Youn Taeyeol, Ehsan Muhammad, Hariharan Parameswaran, Li Xianglan, Moon Youngsun, Ahmed Waqar, Byrne Bernadette, Liu Xiangyu, Guan Lan, Chae Pil Seok
Major in Bionano Engineering, School of Bio-Pharmaceutical Convergence, Hanyang University, Ansan, 155-88, Republic of Korea.
Department of Cell Physiology and Molecular Biophysics, Center for Membrane Protein Research, School of Medicine, Texas Tech University Health Sciences Center, Lubbock, Texas, 79430, USA.
J Mater Chem B. 2025 Sep 8. doi: 10.1039/d5tb01342a.

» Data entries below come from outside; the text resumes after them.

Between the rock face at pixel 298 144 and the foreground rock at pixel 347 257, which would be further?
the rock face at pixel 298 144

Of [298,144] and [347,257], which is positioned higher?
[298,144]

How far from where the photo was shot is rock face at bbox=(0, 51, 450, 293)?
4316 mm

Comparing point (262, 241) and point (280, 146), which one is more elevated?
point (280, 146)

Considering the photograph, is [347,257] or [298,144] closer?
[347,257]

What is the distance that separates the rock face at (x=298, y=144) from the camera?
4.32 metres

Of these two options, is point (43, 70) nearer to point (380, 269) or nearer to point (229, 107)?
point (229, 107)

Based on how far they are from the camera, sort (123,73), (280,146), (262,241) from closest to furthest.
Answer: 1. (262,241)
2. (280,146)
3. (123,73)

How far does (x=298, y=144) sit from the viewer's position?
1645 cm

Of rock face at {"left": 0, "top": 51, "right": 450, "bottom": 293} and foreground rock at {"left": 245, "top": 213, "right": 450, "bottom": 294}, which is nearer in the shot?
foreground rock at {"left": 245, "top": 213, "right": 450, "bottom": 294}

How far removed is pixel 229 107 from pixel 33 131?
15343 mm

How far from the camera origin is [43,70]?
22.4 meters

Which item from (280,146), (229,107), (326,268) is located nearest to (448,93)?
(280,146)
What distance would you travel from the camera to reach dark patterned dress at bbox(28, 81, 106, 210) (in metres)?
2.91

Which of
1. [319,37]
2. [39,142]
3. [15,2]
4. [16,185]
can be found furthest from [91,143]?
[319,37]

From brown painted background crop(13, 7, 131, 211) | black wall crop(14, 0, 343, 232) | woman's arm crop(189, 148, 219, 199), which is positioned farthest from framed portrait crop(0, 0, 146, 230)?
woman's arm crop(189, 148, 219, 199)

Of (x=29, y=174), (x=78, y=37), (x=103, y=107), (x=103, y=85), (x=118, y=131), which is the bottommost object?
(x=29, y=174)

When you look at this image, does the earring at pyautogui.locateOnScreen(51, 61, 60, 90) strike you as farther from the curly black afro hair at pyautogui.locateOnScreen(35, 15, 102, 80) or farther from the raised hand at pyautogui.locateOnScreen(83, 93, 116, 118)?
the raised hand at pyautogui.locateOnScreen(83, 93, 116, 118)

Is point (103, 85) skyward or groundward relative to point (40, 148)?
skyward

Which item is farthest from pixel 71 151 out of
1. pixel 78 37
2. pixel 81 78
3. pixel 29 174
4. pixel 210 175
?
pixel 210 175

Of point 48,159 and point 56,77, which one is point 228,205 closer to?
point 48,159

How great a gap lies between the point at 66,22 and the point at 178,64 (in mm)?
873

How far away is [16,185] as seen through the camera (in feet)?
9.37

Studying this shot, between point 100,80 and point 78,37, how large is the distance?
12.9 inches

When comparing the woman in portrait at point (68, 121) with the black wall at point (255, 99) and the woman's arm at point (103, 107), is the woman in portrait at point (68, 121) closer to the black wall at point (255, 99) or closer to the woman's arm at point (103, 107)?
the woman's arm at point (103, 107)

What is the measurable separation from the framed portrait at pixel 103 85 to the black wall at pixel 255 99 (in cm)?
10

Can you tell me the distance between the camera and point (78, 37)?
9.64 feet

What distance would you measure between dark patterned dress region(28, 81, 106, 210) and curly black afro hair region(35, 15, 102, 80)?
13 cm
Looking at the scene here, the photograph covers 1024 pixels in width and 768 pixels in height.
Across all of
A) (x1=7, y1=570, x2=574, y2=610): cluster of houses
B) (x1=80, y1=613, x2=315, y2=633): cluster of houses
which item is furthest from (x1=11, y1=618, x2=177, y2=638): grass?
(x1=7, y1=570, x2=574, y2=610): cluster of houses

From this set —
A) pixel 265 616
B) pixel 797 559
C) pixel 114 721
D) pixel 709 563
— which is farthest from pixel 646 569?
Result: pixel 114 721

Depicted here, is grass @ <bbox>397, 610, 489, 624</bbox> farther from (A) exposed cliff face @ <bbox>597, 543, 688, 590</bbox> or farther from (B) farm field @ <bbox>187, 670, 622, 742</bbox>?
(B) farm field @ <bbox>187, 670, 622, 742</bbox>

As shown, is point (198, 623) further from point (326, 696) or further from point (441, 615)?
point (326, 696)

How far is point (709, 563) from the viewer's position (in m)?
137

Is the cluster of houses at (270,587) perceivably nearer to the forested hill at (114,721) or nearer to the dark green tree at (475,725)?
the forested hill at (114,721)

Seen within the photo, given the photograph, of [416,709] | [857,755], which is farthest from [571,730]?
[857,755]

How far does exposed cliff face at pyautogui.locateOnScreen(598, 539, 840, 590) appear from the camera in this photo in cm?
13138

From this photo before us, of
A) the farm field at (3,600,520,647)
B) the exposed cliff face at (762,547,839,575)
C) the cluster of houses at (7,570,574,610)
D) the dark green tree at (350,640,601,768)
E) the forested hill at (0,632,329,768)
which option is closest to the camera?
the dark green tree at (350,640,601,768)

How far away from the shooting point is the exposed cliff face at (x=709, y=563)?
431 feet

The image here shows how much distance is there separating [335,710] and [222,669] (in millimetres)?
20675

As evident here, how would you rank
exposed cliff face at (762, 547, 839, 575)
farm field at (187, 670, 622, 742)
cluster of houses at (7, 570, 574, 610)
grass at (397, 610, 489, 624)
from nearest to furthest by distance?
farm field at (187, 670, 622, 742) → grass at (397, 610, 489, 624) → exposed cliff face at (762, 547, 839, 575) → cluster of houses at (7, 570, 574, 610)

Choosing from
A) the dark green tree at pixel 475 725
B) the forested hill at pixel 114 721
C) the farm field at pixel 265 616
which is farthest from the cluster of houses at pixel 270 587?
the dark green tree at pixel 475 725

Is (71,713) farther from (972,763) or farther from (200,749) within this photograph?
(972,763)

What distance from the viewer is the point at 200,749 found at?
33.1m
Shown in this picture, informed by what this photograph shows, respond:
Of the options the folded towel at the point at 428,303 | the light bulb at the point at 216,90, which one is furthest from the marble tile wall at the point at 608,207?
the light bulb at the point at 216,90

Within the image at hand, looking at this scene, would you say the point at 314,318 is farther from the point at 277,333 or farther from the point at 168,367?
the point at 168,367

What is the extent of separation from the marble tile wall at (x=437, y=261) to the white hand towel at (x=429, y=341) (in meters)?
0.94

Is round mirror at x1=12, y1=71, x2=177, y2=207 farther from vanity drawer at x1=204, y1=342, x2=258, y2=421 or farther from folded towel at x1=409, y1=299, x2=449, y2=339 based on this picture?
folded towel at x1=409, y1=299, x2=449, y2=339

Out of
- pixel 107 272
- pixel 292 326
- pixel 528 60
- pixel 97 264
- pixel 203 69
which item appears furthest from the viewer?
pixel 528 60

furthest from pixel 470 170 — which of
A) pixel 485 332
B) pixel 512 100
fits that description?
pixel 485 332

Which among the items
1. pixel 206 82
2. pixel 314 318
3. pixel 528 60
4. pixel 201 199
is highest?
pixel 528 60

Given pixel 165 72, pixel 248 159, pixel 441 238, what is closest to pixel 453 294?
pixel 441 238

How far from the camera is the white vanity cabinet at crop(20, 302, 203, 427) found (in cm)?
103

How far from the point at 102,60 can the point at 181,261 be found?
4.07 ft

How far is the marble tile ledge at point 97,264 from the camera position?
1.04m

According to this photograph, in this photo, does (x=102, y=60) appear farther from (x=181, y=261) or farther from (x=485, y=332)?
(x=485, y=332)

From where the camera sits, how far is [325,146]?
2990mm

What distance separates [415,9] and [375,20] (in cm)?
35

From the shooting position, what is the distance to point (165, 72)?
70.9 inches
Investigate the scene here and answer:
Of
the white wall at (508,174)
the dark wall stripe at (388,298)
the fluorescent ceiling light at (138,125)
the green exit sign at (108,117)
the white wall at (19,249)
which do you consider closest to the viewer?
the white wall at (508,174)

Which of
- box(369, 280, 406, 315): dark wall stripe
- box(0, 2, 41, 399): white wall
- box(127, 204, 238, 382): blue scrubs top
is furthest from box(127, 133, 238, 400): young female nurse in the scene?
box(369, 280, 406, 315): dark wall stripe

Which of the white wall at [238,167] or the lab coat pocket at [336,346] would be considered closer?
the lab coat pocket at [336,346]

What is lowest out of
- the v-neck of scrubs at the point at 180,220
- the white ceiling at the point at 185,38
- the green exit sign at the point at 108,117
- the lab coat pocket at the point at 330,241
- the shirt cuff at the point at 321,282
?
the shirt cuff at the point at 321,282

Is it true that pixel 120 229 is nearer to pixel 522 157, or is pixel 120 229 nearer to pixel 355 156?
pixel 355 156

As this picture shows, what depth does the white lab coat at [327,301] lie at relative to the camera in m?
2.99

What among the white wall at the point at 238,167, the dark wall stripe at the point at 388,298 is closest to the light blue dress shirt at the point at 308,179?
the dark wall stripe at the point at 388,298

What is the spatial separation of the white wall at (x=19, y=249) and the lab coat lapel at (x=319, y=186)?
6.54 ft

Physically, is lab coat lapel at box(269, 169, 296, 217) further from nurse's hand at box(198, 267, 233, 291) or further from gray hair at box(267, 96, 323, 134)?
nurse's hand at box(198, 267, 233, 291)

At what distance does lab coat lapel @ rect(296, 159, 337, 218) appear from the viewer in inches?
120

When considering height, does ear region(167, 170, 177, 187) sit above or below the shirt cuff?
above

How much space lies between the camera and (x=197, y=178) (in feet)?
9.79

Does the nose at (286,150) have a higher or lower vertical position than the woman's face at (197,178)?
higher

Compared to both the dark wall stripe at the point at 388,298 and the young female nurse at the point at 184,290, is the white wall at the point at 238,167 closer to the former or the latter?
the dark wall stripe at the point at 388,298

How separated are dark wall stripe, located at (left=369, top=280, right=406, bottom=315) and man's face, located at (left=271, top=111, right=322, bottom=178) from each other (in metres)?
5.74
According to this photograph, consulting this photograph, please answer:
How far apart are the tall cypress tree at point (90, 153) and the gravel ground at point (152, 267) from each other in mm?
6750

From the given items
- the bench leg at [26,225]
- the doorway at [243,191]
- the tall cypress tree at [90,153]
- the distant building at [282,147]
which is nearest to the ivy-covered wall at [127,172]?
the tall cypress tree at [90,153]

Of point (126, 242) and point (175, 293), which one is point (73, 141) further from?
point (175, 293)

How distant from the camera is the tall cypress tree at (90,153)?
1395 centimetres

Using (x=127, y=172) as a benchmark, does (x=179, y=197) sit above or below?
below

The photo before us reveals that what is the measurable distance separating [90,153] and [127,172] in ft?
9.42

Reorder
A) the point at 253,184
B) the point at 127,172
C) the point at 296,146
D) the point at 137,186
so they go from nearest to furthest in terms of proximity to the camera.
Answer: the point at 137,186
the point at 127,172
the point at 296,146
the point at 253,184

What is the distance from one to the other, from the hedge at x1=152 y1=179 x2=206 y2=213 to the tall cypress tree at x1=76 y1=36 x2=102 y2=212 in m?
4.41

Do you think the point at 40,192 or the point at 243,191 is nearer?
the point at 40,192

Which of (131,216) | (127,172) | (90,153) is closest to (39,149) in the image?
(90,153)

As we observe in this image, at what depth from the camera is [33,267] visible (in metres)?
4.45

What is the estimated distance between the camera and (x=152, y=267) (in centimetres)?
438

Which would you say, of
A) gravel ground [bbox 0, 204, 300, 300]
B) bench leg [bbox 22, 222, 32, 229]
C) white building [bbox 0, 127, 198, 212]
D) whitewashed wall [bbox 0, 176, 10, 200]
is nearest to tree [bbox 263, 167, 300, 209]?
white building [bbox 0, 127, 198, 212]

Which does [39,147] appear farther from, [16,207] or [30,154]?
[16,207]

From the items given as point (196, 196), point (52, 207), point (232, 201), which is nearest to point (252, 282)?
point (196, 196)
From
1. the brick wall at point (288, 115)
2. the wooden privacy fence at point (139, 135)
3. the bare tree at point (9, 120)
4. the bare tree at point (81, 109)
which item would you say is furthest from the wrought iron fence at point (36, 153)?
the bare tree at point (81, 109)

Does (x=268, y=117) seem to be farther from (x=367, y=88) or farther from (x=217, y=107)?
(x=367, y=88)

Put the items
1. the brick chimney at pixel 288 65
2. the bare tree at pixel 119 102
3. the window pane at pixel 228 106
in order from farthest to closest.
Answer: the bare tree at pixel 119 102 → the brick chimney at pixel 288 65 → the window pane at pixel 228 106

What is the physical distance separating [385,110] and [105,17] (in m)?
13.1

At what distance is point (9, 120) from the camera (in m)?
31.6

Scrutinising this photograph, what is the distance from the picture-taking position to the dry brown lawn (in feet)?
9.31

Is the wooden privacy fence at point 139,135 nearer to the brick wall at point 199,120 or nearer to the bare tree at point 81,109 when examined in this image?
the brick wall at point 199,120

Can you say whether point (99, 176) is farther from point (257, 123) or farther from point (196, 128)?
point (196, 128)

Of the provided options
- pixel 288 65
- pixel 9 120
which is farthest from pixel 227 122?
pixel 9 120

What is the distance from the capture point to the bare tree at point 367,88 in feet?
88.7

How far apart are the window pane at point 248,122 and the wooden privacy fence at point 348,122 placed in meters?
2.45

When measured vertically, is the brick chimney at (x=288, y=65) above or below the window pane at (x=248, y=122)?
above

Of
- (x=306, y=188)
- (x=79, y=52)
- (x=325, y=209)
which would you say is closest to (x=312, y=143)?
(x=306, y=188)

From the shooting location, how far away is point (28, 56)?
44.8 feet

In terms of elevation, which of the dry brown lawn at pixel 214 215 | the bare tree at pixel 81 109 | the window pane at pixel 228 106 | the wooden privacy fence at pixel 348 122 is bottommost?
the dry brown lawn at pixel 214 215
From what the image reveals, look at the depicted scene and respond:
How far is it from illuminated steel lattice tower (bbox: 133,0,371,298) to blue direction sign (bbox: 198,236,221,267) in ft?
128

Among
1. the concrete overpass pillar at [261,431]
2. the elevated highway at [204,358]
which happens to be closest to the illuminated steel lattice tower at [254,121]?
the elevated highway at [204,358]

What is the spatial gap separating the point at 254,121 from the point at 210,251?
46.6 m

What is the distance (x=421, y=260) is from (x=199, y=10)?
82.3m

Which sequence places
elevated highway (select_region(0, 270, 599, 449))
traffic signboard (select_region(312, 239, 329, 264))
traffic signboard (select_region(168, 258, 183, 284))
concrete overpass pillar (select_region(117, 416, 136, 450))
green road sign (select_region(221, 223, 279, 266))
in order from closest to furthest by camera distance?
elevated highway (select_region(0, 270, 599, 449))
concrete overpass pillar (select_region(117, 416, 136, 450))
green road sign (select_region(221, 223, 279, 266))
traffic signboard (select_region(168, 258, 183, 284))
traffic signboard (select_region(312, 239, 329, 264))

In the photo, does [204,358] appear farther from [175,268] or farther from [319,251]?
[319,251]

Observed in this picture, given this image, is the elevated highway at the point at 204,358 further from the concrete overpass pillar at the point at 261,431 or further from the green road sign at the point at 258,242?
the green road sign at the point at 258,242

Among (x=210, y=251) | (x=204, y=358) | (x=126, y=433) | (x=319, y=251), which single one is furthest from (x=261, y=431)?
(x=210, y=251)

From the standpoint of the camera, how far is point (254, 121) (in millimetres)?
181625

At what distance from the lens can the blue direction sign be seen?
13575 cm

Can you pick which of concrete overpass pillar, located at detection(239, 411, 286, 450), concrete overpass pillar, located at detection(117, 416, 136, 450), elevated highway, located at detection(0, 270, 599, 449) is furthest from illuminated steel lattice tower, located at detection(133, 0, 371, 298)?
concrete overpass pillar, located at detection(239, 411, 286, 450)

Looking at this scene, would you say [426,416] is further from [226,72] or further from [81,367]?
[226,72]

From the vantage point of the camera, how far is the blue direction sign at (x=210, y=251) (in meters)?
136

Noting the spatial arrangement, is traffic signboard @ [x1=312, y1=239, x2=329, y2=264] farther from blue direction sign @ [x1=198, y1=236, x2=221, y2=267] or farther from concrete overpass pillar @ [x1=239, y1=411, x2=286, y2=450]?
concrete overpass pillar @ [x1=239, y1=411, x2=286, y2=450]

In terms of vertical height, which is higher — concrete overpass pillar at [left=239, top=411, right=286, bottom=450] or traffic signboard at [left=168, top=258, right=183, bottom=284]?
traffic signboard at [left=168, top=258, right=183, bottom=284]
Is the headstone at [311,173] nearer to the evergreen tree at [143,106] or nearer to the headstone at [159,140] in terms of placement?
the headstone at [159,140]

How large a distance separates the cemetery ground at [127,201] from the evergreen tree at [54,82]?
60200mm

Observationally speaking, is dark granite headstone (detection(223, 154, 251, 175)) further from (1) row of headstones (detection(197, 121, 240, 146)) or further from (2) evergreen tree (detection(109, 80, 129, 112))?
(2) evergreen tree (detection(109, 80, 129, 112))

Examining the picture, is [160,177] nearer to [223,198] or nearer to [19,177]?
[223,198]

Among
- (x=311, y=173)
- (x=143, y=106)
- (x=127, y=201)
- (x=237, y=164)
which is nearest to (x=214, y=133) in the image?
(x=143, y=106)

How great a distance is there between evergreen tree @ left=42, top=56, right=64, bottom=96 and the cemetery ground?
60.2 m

Membrane proteins are essential bio-macromolecules involved in numerous critical biological processes and serve as therapeutic targets for a wide range of modern pharmaceuticals. Small amphipathic molecules, called detergents or surfactants, are widely used for the isolation and structural characterization of these proteins. A key requirement for such studies is their ability to maintain membrane protein stability in aqueous solution, a task where conventional detergents often fall short. While many new detergents have been developed based on novel molecular scaffolds, comparatively little effort has been made to enhance detergent performance through rational modification of existing structures, largely due to the limited availability of guiding design principles and strategies. In this study, we refined previously developed butane-1,2,3,4-tetraol based maltosides (BTMs), using two structural modification strategies, head/tail group-swapping and the introduction of hydrophobic unsymmetry. The resulting group-swapped (GS)-BTMs exhibited distinctive physical properties compared to the original BTM, including differences in water-solubility (∼7 to >10 wt%), critical aggregation concentration (5 to 15 μM), and self-assembly size (7.6 to 34.2 nm). When evaluated using model membrane proteins, including the human adrenergic receptor (βAR), symmetric GS-BTMs (, GS-BTM-C11 and GS-BTM-C12) showed superior performance relative to the original BTM-C11 and benchmark detergents (DDM and LMNG). The unsymmetric variants, such as GS-BTM-C14,10 and GS-BTM-C15,9, further improved protein stability. These findings highlight group-swapping and hydrophobic unsymmetry as effective strategies for enhancing detergent performance. This work demonstrates how minimal structural modifications can impact detergent properties and efficacy, providing valuable insights for the development of improved detergents from existing molecular frameworks.
膜蛋白是参与众多关键生物过程的重要生物大分子,也是多种现代药物的治疗靶点。称为去污剂或表面活性剂的小两亲分子被广泛用于这些蛋白质的分离和结构表征。此类研究的一个关键要求是它们能够在水溶液中维持膜蛋白的稳定性,而传统去污剂在这项任务中往往表现不佳。虽然基于新型分子支架开发了许多新型去污剂,但通过对现有结构进行合理修饰来提高去污剂性能的努力相对较少,这主要是由于指导设计原则和策略的可用性有限。在本研究中,我们使用两种结构修饰策略,即头/尾基团交换和引入疏水不对称性,对先前开发的基于丁烷-1,2,3,4-四醇的麦芽糖苷(BTM)进行了改进。与原始BTM相比,所得的基团交换(GS)-BTM表现出独特的物理性质,包括水溶性(约7至>10 wt%)、临界聚集浓度(5至15 μM)和自组装尺寸(7.6至34.2 nm)的差异。当使用包括人肾上腺素能受体(βAR)在内的模型膜蛋白进行评估时,对称的GS-BTM(GS-BTM-C11和GS-BTM-C12)相对于原始的BTM-C11和基准去污剂(DDM和LMNG)表现出优异的性能。不对称变体,如GS-BTM-C14,10和GS-BTM-C15,9,进一步提高了蛋白质稳定性。这些发现突出了基团交换和疏水不对称性作为提高去污剂性能的有效策略。这项工作展示了最小的结构修饰如何影响去污剂的性质和功效,为从现有分子框架开发改进的去污剂提供了有价值的见解。